Tacita Dean

b. 1965

Young British Artist (YBA) Tacita Dean has devoted herself to film, drawing, and photography but is best known for her unconventional 16 and 35 mm films, which use long takes and steady camera angles to create a contemplative atmosphere.  Her use of light gives her work a profound effect. While her works often derive from true stories, they are seldom straightforwardly narrative. Rather they are meditative pieces and are more painterly than cinematic. 

Dean originally studied to be a painter and completed her studies at the Falmouth School of Art in 1988.  She received her Master’s degree from London’s Slade School of Fine Art in 1992.  In 2000, she won a scholarship in Berlin and made this city her home. She also lives and works in Los Angeles.

Dean explores themes of time and chance often using images of derelict spaces and the sea – with its lighthouses, shipwrecks, sunsets, and storms – in films and drawings. In her 1996 “Disappearance at Sea” she focuses on a lighthouse that comes on at the end of the day, which is juxtaposed with twilight shots of the horizon line. This work was nominated for the Turner Prize in 1998.

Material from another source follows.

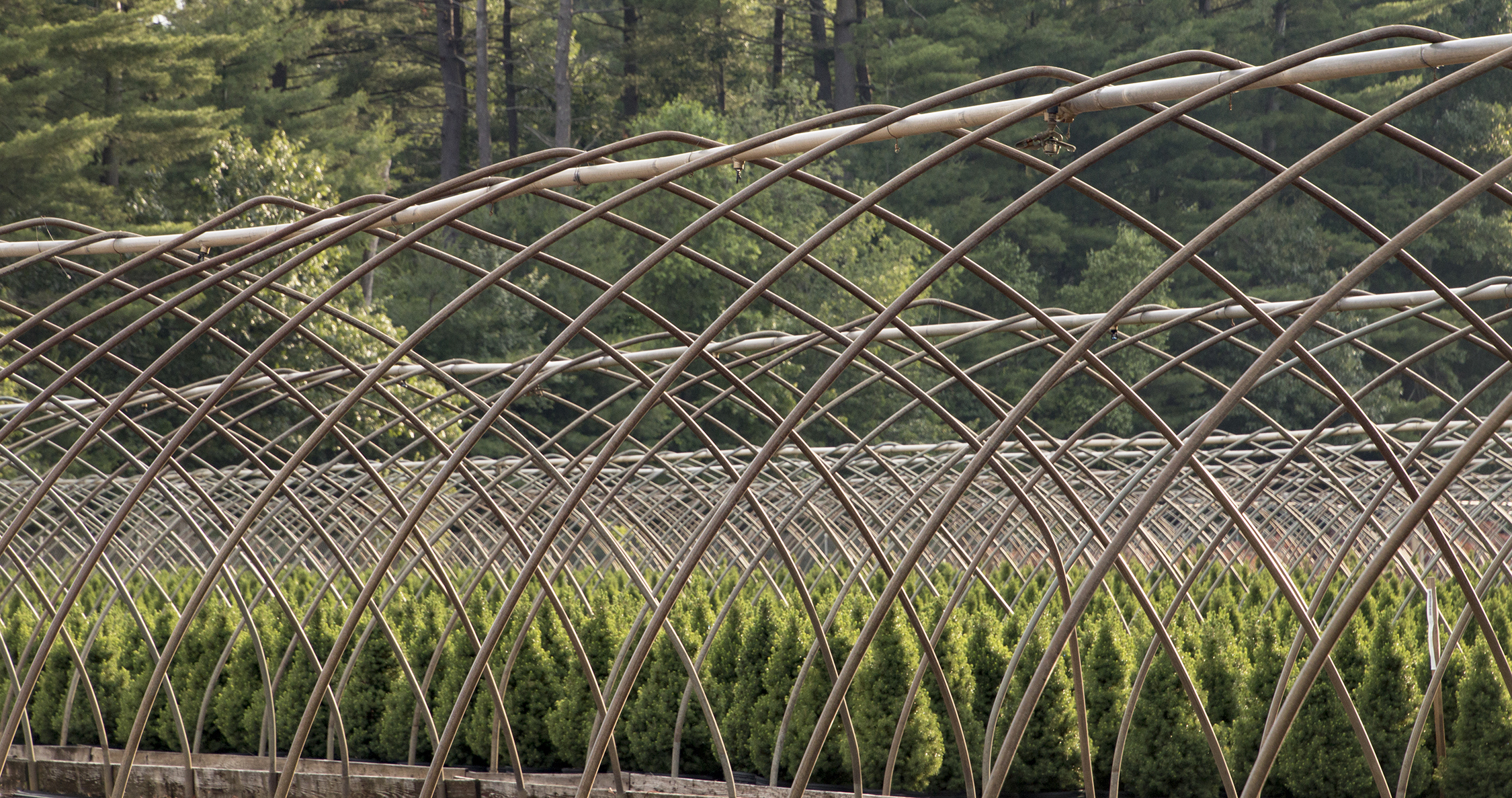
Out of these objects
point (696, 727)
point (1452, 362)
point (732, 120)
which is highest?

In 2001, Dean filmed a sunset off Madagascar and recorded the “green ray,” the vision that takes place at the moment the sun vanishes below the horizon line. In 2005, Dean worked on a series of found postcards of trees, which she changed by painting out all the backgrounds with white gouache. This led to her own photographs of ancient trees in England. Her 2006 photograph, “Crowhurst yew,” is a photo of a gigantic yew tree located on the grounds of a twelfth-century church. This tree is thought to be over four thousand years old. 

In 2013 she shot a 26-minute 35 mm film “JG,” both in color and in black-and-white. “JG” explores her search to find Robert Smithton’s submerged artwork “Spiral Jetty” which he made in Utah.

Her videos document everyday life in Berlin as in “Fernsehturm” (“TV Tower”) and the passing of time, with shots of the demolishment of the Palest der Republik, the “people’s palace” of the former East Germany.

Dean won a Hugo Boss Prize at New York’s Guggenheim Museum in 2006 and was elected to the Royal Academy of Arts in 2008. In 2014, Dean became an artist in residence at the Getty Research Institute. In 2018, Dean had three exhibitions at the same time in London at: The National Gallery, National Portrait Gallery, and Royal Academy of Arts. In 2020, she had an immersive installation at Helsinki’s Museum of Modern Art which centered on a selection of her 16 mm films and her 2018 monumental chalk drawing on blackboard, “Chalk Fall,” which depicts a massive white cliff. 

In 2019, Dean was commissioned to create the set design and costume for the Dante Project for the Royal Ballet, which will premiere at the London Royal Opera House in 2021. Her work is in the permanent collections of New York’s Museum of Modern Art, London’s Tate Gallery, Madrid’s Reina Sofia National Museum, the Hirschhorn Museum and Sculpture Garden, and others.